**Problem details:**
Extract every line of the items below without changing a word, and leave the pictures out.

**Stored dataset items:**
━━━━━━
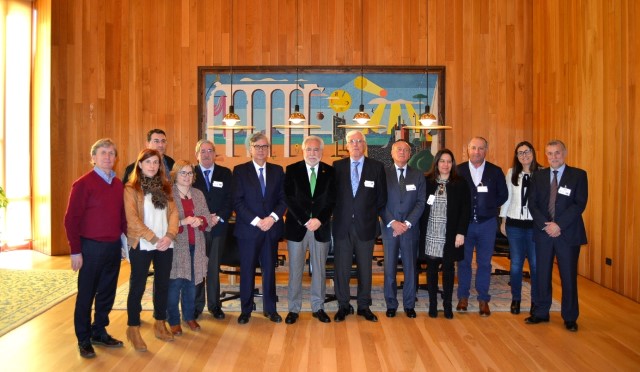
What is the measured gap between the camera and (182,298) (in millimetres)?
4527

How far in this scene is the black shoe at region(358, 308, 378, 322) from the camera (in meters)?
4.86

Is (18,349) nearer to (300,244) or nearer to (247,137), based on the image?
(300,244)

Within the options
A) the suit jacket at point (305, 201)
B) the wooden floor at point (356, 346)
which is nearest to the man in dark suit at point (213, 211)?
the wooden floor at point (356, 346)

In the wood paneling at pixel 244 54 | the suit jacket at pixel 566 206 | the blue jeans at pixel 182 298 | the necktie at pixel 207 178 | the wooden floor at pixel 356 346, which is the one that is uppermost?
the wood paneling at pixel 244 54

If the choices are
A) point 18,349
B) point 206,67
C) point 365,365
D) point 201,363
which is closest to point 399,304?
point 365,365

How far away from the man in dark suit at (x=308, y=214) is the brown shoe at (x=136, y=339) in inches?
50.6

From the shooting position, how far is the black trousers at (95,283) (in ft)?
12.5

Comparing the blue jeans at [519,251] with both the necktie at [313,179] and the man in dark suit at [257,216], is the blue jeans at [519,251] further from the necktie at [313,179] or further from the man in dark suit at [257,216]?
the man in dark suit at [257,216]

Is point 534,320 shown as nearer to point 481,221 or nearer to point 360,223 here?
point 481,221

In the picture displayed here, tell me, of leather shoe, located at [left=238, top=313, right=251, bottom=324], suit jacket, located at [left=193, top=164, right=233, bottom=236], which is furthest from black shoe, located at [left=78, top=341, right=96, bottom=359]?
suit jacket, located at [left=193, top=164, right=233, bottom=236]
━━━━━━
**Answer in full:**
What is the measured gap between the camera and (182,298) (in millimetres)?
4527

How far in this scene is the black shoe at region(358, 308, 378, 322) from the camera (in meters)?
4.86

Is (18,349) nearer to (300,244) or nearer to (247,137), based on the image?
(300,244)

Within the options
A) the suit jacket at point (305, 201)
B) the wooden floor at point (356, 346)
which is nearest to the man in dark suit at point (213, 211)?
the wooden floor at point (356, 346)

In the wood paneling at pixel 244 54 | the suit jacket at pixel 566 206 | the blue jeans at pixel 182 298 | the necktie at pixel 207 178 | the wooden floor at pixel 356 346, which is the one that is uppermost?
the wood paneling at pixel 244 54

If the choices are
A) point 18,349
B) point 206,67
C) point 365,365
D) point 201,363
which is closest to point 399,304?
point 365,365

How far away from the man in dark suit at (x=308, y=214) is the brown shoe at (x=136, y=339) in inches?
50.6

From the shooting position, how far is the black trousers at (95,283) (in ft)?
12.5

Comparing the blue jeans at [519,251] with both the necktie at [313,179] and the man in dark suit at [257,216], is the blue jeans at [519,251] further from the necktie at [313,179] or further from the man in dark suit at [257,216]?
the man in dark suit at [257,216]

Is point 534,320 shown as nearer to point 481,221 or nearer to point 360,223 here?
point 481,221

In the picture displayed here, tell me, of leather shoe, located at [left=238, top=313, right=251, bottom=324], suit jacket, located at [left=193, top=164, right=233, bottom=236], which is furthest from black shoe, located at [left=78, top=341, right=96, bottom=359]?
suit jacket, located at [left=193, top=164, right=233, bottom=236]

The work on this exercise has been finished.